Source document below:
The Journals of Lewis & Clark: Lewis, January 9, 1806
Lewis, January 9, 1806
Friday January 9th 1806. Our men are now very much engaged in dressing Elk and Deer skins for mockersons and cloathing. the deer are extreemly scarce in this neighbourhood, some are to be found near the praries and open grounds along the coast. this evening we heard seven guns in quick succession after each other, they appeared to be on the Creek to the South of us and several miles distant; I expect that the hunters Drewyer and Collins have fallen in with a gang of Elk. some marrow bones and a little fresh meat would be exceptable; I have been living for two days past on poor dryed Elk, or jurk as the hunters term it.
End of Source document.
- [Job]
Return the part of the journal entry that begins at the words "The Journals of" and stops after "hunters term it.", copied word for word.
Record excerpts below:
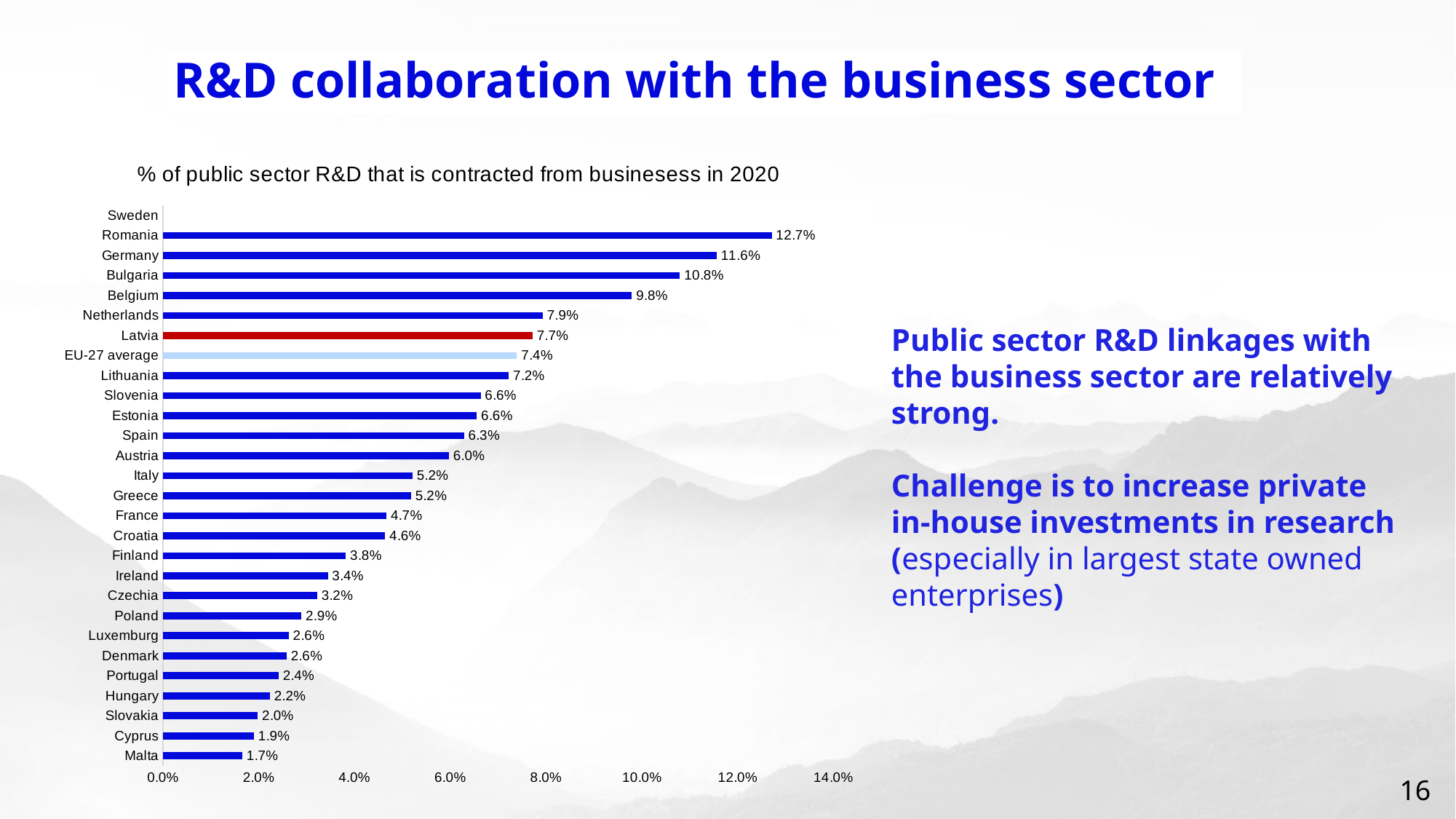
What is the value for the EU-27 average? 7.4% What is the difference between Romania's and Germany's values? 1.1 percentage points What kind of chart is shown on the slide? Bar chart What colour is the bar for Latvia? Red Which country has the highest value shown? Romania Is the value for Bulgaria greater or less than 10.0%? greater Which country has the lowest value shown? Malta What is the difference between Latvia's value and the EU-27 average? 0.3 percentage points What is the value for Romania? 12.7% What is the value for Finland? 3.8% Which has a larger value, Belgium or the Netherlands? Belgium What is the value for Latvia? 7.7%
End of Record excerpts.
Record excerpts below:
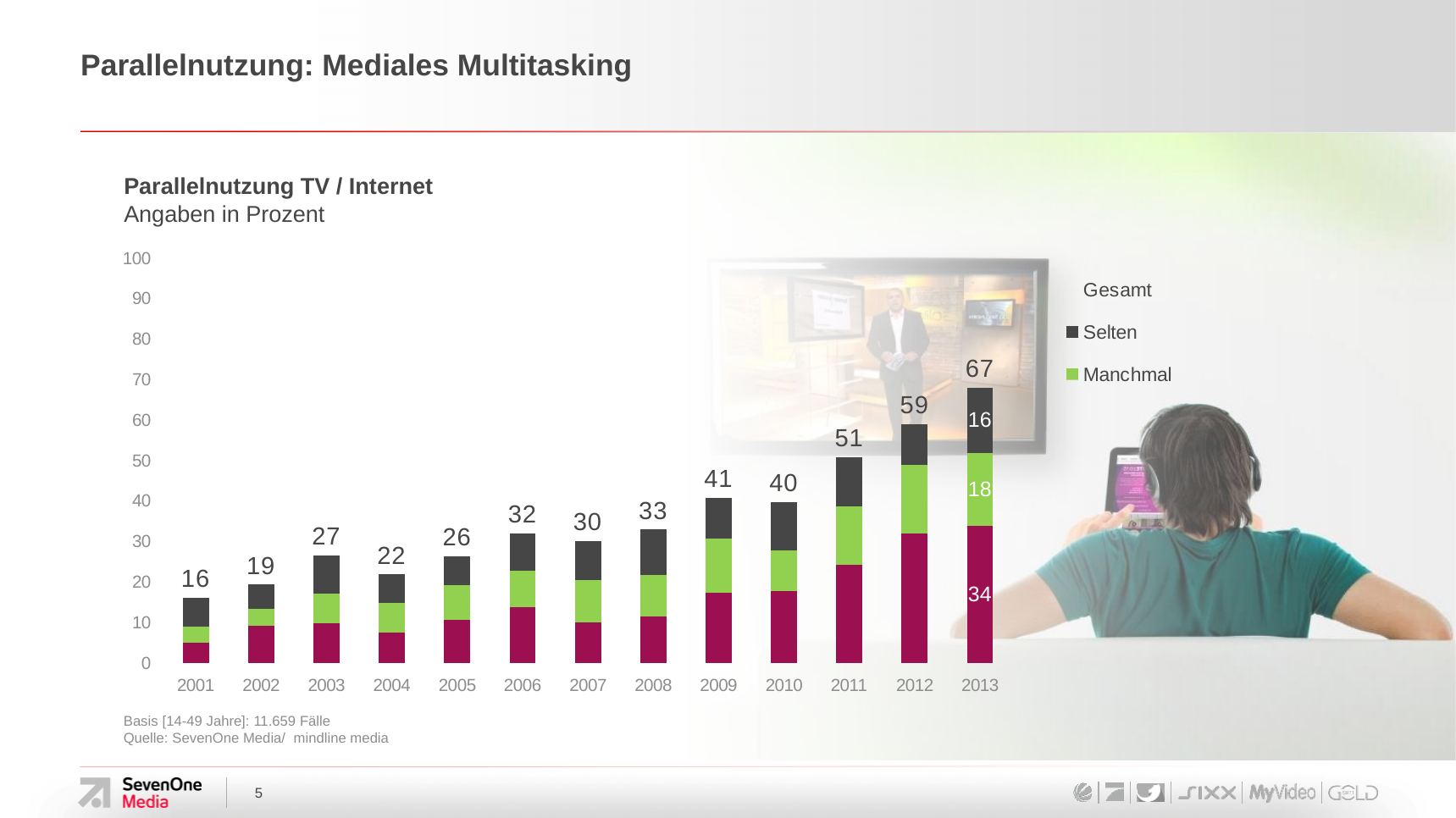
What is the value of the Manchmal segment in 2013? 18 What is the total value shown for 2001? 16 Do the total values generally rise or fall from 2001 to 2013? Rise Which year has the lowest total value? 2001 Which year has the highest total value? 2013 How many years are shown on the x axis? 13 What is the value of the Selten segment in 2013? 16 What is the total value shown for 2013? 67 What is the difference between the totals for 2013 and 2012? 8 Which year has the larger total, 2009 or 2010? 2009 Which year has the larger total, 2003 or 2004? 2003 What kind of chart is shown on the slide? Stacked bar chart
End of Record excerpts.
- [Output for this exercise]
The Journals of Lewis & Clark: Lewis, January 9, 1806
Lewis, January 9, 1806
Friday January 9th 1806. Our men are now very much engaged in dressing Elk and Deer skins for mockersons and cloathing. the deer are extreemly scarce in this neighbourhood, some are to be found near the praries and open grounds along the coast. this evening we heard seven guns in quick succession after each other, they appeared to be on the Creek to the South of us and several miles distant; I expect that the hunters Drewyer and Collins have fallen in with a gang of Elk. some marrow bones and a little fresh meat would be exceptable; I have been living for two days past on poor dryed Elk, or jurk as the hunters term it.